Rudy se confirma como el mejor jugador de la liga, a años luz del resto, sean americanos o hermanos de jugadores de la NBA. Es un ganador nato, y quiere que su leyenda crezca aún más para que cuando alguien mire el techo del olímpico de Badalona, al fijar su vista en el legendario dorsal del mítico Jofresa, piense también en él. Solo así se irá tranquilo a Portland, a demostrarle a McMillan el porqué muchos ya le consideran un escalón por encima de Navarro y con solo Gasol y Calderón en un estadio superior.
No solo los anillos hablan a favor de Phil, que ha salido con éxito de lidiar con grandes egos como el de Jordan, Pippen, Rodman, O'neal, Bryant... Su único fracaso fue evitar la ruptura de un matrimonio que, de haberse llevado bien, hubiera significado un dominio tan aplastante como el de los mejores Celtics de Russell, algo que creo que todo el mundo tiene claro.

Rafita fue, como siempre, el primero en acudir y comentar. Tras él llegaría McMillan, afirmando lo que la mayoría pensaba de aquel equipo, y es que dejaba muy frío ver nombres como Vladimir (the pearl sería otro que criticaría a Radmanovic), Smush o Kwame al lado de Kobe, Lamar y Phil. Seguiría el hilo para terminar hablando de Bynum y sus expectativas para convertirse en el nuevo Shaq.
La temporada 2029-30 se presentaba apasionante y, como venía siendo habitual en los últimos tiempos, Wilton versus Lemmeis se presentaba como el duelo más interesante a seguir. La capital contra California, el gigante contra el talento de 2'05, el heredero de Wilt contra el que muchos ya comparaban con Jordan... La liga, Reebok y Adidas explotaban al máximo un filón comercial inagotable en los días previos a que el campeonato diera comienzo.
A nadie le sorprendió que fuera el más votado para el All-Star de Indiana, como tampoco nadie discutiría los cuatro jugadores de Washington que, con todo merecimiento, llegarían al partido de las estrellas. Como dos años atrás habría morbo en los banquillos, con Hinrich y Shaw repitiendo el duelo que habían vivido en la última final de la NBA.

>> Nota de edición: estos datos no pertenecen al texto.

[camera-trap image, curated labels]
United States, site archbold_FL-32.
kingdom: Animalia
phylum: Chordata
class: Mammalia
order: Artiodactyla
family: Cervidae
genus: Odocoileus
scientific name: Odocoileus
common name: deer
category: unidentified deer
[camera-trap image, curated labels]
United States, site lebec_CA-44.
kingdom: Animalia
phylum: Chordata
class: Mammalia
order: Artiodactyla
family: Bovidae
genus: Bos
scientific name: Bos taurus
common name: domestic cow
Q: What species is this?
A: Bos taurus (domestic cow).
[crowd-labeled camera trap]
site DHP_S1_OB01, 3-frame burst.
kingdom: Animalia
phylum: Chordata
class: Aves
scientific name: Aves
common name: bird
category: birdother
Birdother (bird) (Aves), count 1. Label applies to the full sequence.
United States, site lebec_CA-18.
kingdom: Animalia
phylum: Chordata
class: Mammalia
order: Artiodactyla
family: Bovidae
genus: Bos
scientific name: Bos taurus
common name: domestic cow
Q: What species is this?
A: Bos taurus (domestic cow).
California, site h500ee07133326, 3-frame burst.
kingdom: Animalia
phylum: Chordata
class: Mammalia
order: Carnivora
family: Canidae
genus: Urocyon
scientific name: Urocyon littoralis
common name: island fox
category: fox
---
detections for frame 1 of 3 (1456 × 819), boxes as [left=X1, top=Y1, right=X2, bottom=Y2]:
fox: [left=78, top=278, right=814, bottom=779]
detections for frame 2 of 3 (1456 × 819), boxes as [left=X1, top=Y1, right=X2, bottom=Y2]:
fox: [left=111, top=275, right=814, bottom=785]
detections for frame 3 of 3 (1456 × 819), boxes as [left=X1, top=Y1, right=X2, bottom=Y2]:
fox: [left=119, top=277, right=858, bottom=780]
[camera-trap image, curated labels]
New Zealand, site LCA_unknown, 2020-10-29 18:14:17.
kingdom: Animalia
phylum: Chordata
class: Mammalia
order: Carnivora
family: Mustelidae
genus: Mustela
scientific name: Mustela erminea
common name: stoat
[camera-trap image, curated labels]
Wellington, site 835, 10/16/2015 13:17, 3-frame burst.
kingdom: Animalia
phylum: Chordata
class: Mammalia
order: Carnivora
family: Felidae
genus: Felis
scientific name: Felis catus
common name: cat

Terminaría la temporada regular y, a pesar de una acarnizada lucha con los Spurs, los Lakers lograrían mantener su privilegiado puesto delantero. Con Reid de vuelta y poniéndose en forma afrontaban la postemporada con el objetivo en mente de volver a las finales y, una vez allí, acabar con los supuestamente invencibles Washington Wizards.
Un Celtics-Lakers como los de los viejos tiempos aguardaba a los más fieles aficionados a la liga. Barson había dado una lección de veteranía al joven Bullock en la final del este, plantándose en la final que podía suponer el cuarto anillo de su legado como líder de la legendaria franquícia de Boston.